A brief note on hyperparameters - the Gensim word2vec implementation and the fastText word embedding implementation use largely the same defaults (dim_size = 100, window_size = 5, num_epochs = 5). Of course, they are two completely different models (albeit, with a few similarities).
Let's try with a larger corpus now - text8 (collection of wiki articles).
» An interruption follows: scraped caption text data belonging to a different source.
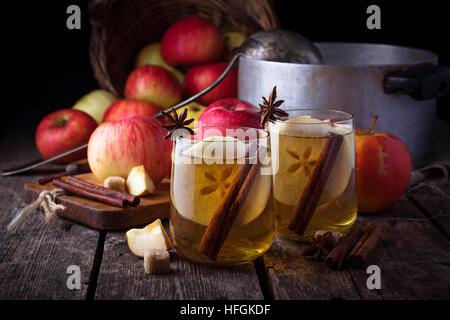 Apfelwein mit Zimt. Selektiven Fokus - Stockfoto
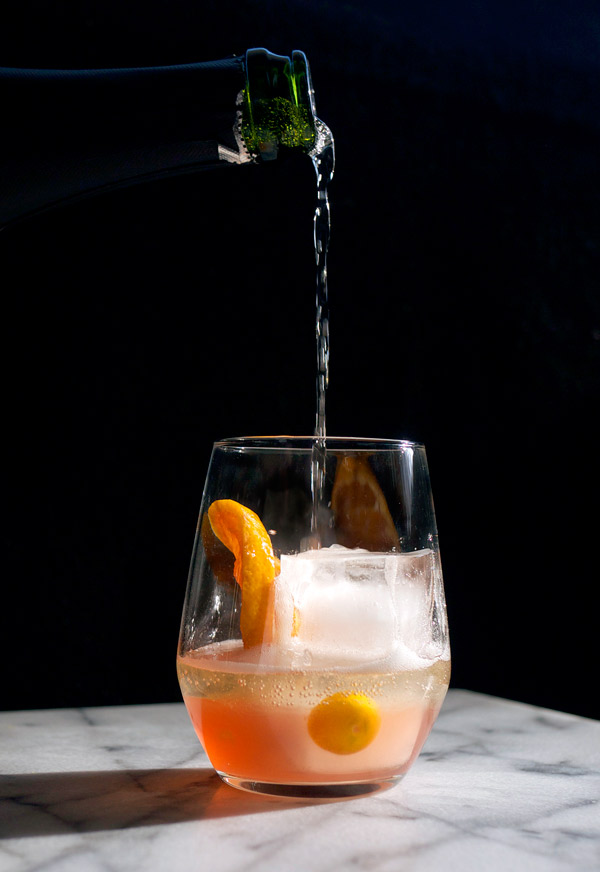 Sparkling and Spiced Winter Sangria // stirandstrain.com
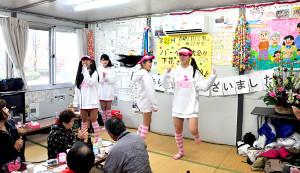 仮設住宅を慰問し、ミニライブを行う「みちのく仙台ORI☆姫隊」のメンバー(みちのく仙台ORI☆姫隊 提供)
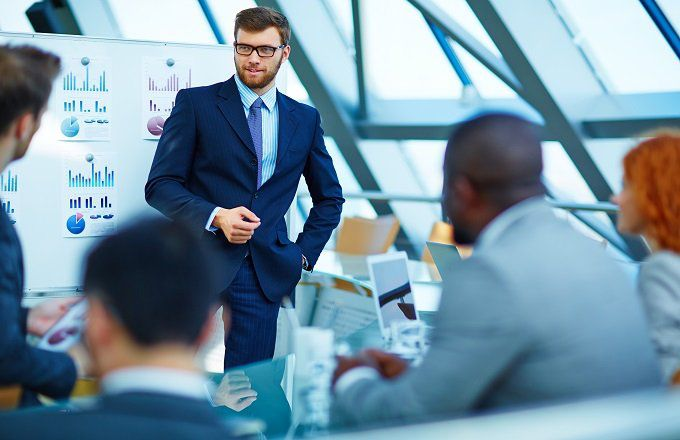 Comparing Careers: Financial Analyst vs. Research Analyst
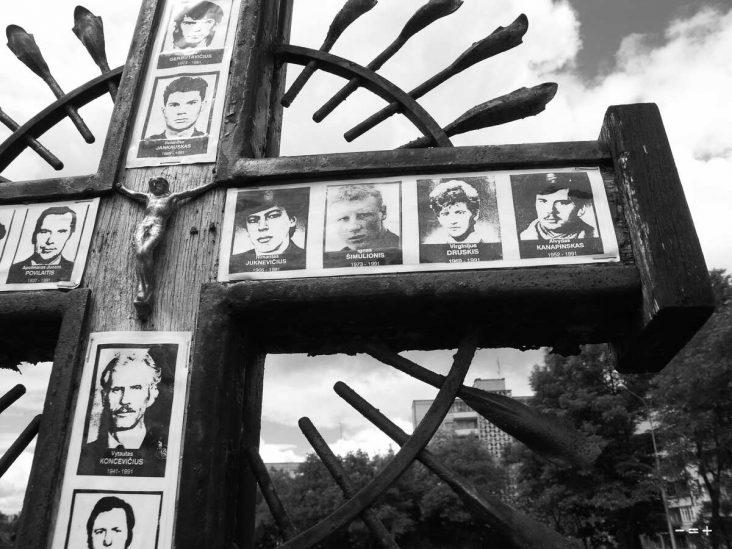 Einige der tapferen Litauer, die am Fernsehturm von Vilnius ihr Leben für die Freiheit gaben. Ich habe das Foto dort 2005 gemacht.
I'm especially curious about the impact on semantic accuracy - for models trained on the brown corpus, the difference in the semantic accuracy and the accuracy values themselves are too small to be conclusive. Hopefully a larger corpus helps, and the text8 corpus likely has a lot more information about capitals, currencies, cities etc, which should be relevant to the semantic tasks.
print('Loading FastText embeddings')
ft_model = Word2Vec.load_word2vec_format(MODELS_DIR + 'text8_ft.vec')
print('Accuracy for FastText:')
print_accuracy(ft_model, word_analogies_file) print('Loading Gensim embeddings')
gs_model = Word2Vec.load_word2vec_format(MODELS_DIR + 'text8_gs.vec')
print('Accuracy for word2vec:')
print_accuracy(gs_model, word_analogies_file)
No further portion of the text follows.